BERBANGSA-BANGSA DAN BERSUKU-SUKU SALING KENAL DI KOTA SUCI

Ibrahim Fattah Melaporkan dari Mekkah

Wahai manusia, sesungguhnya Kami menciptakan kamu dari seorang laki-laki dan seorang perempuan, kemudian Kami jadikan kamu berbangsa- bangsa dan bersuku-suku agar kamu saling mengenal.

Sesungguhnya yang paling mulia diantara kamu disisi Allah adalah kamu yang bertaqwa. Sungguh, Allah Maha Mengetahui, Mahateliti (QS Al Hujurat : 13).

Ayat di atas sudah cukup lama saya tahu teksnya tetapi saya baru menemukan konteksnya setelah berada di tanah suci.

Baik pada saat di Masjid Nabawi maupun setelah di Masjidil Haram, para CJH tidak pernah hanya berkumpul dalam satu tempat atau shaf hanya untuk sesama satu bangsa saja.
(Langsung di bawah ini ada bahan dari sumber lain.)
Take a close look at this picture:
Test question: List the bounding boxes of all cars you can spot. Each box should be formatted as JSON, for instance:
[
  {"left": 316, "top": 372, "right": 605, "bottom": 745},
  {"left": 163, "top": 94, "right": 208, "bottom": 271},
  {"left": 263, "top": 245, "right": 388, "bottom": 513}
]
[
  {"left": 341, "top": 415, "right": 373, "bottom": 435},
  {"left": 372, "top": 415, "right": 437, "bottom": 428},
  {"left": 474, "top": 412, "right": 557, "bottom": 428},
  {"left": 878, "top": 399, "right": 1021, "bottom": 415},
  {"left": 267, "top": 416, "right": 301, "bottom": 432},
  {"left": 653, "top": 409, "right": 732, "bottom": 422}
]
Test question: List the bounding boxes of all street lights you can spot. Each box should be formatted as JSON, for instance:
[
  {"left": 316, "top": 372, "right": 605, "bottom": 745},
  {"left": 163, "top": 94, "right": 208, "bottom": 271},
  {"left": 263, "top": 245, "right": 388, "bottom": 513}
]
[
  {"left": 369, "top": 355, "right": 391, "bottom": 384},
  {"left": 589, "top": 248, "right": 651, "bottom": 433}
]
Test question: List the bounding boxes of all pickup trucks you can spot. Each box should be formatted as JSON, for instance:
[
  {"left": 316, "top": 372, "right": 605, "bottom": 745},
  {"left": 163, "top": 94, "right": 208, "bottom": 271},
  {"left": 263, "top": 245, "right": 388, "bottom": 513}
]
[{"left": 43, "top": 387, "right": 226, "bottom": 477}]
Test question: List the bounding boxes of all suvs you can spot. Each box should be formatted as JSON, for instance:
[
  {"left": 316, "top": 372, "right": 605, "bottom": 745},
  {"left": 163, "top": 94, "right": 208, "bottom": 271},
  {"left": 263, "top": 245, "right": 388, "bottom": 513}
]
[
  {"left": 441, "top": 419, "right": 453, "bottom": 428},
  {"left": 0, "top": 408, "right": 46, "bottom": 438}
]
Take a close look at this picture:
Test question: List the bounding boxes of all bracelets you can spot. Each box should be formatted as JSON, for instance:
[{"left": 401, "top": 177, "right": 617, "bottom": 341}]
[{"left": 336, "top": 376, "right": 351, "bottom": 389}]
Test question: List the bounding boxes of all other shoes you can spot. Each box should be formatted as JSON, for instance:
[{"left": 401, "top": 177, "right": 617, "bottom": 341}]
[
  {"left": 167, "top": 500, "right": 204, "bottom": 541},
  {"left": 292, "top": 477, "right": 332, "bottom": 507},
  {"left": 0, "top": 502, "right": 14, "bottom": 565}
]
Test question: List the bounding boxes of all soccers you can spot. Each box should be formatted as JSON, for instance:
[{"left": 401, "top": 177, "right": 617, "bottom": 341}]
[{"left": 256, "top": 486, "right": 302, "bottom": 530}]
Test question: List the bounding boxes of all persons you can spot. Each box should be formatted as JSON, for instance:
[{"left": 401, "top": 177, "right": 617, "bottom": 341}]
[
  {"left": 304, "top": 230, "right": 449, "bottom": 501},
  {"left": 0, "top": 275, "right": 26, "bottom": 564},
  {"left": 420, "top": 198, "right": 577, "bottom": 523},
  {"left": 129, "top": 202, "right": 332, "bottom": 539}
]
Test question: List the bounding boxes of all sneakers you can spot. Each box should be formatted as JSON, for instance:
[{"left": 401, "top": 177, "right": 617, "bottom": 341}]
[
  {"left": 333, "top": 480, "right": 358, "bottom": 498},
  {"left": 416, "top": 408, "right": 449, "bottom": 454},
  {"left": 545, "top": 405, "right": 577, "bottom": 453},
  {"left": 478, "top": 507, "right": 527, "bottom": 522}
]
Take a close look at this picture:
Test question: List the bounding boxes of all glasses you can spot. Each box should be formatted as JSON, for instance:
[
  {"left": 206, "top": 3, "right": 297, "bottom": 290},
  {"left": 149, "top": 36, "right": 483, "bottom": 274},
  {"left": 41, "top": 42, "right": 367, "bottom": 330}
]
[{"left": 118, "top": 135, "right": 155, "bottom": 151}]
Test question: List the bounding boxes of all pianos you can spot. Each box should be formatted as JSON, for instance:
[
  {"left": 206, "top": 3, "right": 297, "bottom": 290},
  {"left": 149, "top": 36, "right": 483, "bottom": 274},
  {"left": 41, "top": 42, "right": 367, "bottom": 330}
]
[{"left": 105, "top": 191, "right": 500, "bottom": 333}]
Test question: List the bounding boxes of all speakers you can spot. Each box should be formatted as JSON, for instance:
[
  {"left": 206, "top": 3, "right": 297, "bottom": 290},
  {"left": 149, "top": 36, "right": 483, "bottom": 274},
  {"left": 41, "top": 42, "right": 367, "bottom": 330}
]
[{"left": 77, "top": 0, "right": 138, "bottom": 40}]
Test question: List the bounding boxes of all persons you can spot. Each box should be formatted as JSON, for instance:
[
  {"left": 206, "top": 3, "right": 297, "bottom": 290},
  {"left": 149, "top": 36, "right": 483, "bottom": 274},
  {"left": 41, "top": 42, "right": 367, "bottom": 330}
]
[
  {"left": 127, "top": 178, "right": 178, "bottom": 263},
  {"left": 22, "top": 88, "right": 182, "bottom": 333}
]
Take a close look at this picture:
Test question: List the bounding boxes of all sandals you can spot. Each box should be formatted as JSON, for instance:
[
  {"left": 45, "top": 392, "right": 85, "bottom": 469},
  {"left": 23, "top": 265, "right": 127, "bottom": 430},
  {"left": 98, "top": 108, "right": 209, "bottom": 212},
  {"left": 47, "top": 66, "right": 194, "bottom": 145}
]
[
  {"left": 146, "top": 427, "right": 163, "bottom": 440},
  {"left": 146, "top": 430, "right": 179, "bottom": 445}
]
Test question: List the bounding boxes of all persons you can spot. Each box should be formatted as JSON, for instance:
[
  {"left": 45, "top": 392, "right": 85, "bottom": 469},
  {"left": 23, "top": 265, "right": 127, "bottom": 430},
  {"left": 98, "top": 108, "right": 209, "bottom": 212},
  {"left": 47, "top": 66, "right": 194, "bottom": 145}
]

Para CJH pasti akan bercampur baur dengan berbagai bangsa.Dalam satu rombongan kloter pada umumnya berasal dari propinsi yang sama dan di dalam propinsi itu terdiri dari berbagai daerah.

Bahkan dari daerah yang sama pun, masih bisa berbeda suku atau bahasa lokalnya. Misalnya di kloter 4 dari Kabupaten Bulukumba, CJH yang dari Kajang, berbeda suku dan bahasa local dengan CJH yang dari wilayah Bira dan sekitarnya.

Ketika CJH berada di Masjid Nabawi dan di Masjidil Haram, kita bisa menyaksikan bagaimana antar jamaah dari berbagai bangsa dan suku saling berinteraksi.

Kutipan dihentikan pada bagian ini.